* begin *

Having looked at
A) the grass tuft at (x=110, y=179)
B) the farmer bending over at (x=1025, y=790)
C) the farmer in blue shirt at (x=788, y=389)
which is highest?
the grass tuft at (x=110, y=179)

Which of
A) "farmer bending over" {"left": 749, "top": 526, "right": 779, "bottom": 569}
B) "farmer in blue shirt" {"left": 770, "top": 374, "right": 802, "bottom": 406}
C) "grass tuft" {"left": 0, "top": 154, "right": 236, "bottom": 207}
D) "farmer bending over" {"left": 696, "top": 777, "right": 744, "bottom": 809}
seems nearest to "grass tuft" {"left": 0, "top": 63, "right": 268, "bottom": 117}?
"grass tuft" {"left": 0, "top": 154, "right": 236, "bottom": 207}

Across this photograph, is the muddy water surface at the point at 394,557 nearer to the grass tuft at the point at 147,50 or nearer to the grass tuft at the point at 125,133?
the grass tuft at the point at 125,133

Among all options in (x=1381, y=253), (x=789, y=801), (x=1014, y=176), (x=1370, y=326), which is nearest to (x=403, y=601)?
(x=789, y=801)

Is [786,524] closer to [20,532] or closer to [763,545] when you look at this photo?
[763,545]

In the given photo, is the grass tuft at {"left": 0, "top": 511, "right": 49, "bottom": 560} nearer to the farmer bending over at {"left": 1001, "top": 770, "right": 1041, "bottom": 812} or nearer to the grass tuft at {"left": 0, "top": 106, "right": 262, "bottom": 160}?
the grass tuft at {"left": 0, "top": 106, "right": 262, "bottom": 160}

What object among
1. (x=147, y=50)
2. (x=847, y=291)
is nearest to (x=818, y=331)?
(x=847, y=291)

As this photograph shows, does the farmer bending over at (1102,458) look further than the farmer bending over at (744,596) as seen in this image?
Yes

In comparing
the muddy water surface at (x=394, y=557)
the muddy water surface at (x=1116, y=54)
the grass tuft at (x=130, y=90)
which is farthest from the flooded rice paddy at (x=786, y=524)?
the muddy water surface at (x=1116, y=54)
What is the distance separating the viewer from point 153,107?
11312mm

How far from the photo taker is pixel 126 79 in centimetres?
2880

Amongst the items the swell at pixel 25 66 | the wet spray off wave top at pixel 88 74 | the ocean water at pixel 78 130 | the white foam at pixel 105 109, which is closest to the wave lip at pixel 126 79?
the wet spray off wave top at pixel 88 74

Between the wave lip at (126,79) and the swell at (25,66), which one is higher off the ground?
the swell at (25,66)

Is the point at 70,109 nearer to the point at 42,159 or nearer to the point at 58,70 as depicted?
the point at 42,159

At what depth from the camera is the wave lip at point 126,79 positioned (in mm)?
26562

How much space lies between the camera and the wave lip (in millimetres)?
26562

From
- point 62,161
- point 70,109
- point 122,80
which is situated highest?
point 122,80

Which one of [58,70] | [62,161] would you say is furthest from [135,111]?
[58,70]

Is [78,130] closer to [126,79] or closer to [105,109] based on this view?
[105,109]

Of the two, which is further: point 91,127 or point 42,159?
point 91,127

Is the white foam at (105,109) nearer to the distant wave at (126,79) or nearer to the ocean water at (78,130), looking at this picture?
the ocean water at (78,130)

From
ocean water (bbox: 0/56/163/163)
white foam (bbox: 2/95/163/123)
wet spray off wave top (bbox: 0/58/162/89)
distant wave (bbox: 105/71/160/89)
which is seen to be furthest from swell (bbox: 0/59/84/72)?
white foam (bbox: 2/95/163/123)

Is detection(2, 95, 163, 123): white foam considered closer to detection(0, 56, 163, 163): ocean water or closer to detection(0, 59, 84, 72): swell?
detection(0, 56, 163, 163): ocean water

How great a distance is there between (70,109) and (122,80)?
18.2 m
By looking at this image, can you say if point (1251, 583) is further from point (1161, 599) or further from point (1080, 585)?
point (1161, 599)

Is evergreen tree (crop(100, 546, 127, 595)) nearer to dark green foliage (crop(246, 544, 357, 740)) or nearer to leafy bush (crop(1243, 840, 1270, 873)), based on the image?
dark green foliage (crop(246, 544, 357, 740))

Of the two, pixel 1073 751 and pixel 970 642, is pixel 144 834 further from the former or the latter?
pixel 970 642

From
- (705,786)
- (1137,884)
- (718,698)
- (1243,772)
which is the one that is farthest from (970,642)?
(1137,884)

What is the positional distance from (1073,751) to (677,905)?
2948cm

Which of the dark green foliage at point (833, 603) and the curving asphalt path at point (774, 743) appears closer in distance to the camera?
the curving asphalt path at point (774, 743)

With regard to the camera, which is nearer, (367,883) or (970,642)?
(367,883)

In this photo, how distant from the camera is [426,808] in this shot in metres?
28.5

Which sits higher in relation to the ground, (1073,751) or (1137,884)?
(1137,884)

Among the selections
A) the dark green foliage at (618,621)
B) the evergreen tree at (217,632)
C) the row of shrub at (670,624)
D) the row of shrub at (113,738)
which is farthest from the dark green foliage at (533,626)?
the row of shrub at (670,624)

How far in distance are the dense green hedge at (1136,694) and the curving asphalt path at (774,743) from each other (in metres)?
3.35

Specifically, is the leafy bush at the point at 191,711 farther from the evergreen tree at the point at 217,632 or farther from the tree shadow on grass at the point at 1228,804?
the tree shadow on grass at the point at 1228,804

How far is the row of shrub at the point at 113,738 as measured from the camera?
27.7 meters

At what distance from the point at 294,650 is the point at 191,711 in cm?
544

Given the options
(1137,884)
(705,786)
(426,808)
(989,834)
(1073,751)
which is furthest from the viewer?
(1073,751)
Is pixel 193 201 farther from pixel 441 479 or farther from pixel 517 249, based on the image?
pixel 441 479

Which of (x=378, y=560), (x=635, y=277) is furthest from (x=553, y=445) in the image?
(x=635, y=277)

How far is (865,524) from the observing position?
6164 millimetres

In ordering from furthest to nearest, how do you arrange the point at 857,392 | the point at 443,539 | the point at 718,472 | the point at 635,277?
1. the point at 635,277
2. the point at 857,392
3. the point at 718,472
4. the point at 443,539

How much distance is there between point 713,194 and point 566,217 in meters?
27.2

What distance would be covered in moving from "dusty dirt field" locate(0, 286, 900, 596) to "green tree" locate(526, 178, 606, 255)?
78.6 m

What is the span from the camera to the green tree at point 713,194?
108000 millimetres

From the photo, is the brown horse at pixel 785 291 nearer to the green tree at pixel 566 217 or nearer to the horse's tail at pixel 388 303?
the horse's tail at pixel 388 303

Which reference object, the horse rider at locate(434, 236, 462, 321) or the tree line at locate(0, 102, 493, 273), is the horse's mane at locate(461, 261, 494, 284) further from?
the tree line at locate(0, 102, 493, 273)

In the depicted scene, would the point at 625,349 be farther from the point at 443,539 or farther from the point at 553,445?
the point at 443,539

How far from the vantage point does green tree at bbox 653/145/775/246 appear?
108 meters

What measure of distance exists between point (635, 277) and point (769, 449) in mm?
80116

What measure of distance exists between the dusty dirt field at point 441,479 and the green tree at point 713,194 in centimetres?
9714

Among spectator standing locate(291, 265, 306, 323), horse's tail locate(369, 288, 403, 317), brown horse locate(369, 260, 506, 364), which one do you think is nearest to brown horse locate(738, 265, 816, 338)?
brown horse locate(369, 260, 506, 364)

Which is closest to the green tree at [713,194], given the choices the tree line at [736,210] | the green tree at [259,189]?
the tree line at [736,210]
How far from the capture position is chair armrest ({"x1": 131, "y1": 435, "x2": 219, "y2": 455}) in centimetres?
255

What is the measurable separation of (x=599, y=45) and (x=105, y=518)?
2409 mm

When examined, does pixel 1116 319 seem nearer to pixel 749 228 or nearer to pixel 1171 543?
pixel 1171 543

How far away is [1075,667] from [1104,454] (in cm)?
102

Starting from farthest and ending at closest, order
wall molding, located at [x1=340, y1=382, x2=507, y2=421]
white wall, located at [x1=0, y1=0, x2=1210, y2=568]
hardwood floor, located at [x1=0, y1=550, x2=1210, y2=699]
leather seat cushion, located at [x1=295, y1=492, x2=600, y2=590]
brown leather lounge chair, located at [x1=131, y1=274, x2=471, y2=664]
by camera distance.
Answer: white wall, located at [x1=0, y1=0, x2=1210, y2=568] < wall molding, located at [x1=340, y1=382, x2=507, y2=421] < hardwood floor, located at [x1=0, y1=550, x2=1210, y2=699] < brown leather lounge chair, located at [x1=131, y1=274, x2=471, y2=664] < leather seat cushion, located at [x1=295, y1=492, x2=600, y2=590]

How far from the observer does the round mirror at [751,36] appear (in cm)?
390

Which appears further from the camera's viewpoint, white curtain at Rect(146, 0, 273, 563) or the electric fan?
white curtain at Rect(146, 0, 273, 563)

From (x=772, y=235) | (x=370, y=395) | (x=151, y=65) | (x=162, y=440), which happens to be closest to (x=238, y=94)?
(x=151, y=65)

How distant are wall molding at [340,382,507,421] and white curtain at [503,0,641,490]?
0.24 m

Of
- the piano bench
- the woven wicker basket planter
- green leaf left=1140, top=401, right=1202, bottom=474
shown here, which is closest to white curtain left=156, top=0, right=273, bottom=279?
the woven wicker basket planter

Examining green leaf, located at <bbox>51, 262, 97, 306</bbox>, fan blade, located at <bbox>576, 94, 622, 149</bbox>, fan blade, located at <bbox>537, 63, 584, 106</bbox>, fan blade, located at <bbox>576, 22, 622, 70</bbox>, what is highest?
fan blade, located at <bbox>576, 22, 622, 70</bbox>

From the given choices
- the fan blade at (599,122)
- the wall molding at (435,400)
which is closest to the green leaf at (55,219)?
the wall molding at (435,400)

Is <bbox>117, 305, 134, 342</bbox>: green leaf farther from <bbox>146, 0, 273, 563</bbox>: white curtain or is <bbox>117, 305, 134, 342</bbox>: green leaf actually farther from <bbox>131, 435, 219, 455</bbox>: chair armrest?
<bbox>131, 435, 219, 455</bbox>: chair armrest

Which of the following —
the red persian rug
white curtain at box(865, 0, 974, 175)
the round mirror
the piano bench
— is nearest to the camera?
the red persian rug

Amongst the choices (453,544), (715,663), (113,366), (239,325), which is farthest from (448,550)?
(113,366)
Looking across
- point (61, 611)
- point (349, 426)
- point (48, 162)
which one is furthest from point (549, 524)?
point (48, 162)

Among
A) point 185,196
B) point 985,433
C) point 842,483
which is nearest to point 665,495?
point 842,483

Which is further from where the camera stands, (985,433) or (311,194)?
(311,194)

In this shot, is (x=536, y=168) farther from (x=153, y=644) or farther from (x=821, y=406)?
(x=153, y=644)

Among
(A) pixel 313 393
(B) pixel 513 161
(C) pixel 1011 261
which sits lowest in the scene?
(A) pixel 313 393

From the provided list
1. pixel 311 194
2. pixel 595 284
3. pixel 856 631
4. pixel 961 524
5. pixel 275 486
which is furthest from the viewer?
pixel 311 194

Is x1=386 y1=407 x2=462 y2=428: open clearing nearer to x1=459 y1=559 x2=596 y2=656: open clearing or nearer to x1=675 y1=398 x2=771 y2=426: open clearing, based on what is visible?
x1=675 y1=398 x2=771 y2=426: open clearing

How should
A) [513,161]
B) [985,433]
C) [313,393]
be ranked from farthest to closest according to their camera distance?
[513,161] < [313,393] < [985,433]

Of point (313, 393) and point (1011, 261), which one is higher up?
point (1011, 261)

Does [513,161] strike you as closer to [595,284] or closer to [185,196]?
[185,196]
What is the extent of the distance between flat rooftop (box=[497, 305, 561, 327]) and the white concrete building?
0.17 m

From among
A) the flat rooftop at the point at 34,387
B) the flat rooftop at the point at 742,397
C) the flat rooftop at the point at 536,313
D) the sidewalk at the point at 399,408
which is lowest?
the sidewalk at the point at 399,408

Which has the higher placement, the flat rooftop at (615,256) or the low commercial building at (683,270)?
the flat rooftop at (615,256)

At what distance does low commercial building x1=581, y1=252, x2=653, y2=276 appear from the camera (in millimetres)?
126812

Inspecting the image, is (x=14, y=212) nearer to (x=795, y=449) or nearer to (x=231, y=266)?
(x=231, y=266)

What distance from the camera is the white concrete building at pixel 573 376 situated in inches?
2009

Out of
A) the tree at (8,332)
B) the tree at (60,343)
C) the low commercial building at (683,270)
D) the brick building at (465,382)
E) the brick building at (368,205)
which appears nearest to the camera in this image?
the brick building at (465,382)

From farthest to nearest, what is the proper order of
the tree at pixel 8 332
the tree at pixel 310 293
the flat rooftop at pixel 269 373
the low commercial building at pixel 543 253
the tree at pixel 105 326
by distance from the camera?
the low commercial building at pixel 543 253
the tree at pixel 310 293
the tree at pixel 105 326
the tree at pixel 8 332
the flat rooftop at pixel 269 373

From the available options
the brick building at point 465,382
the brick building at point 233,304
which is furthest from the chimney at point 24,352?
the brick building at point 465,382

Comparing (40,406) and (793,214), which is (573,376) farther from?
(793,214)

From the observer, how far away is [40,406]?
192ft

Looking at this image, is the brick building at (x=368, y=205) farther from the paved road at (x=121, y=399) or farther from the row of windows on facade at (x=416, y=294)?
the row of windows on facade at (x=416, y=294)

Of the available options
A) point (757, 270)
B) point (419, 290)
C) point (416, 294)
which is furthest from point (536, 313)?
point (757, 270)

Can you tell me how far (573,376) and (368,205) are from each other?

* end *

In the listing above, turn everything from the line containing "How far is the" down to the line containing "4. the point at 443,539" into a numbered list, one line per item, with blank lines left out.

1. How far is the row of shrub at the point at 113,738 as measured from the camera?
2. 27.7 meters
3. At what distance from the point at 294,650 is the point at 191,711 in cm?
4. 544
5. Given the options
6. (1137,884)
7. (705,786)
8. (426,808)
9. (989,834)
10. (1073,751)
11. which is furthest from the viewer?
12. (1073,751)
13. Is pixel 193 201 farther from pixel 441 479 or farther from pixel 517 249, based on the image?
14. pixel 441 479
15. Which of (x=378, y=560), (x=635, y=277) is furthest from (x=553, y=445) in the image?
16. (x=635, y=277)
17. How far is (865,524) from the observing position?
18. 6164 millimetres
19. In ordering from furthest to nearest, how do you arrange the point at 857,392 | the point at 443,539 | the point at 718,472 | the point at 635,277?
20. 1. the point at 635,277
21. 2. the point at 857,392
22. 3. the point at 718,472
23. 4. the point at 443,539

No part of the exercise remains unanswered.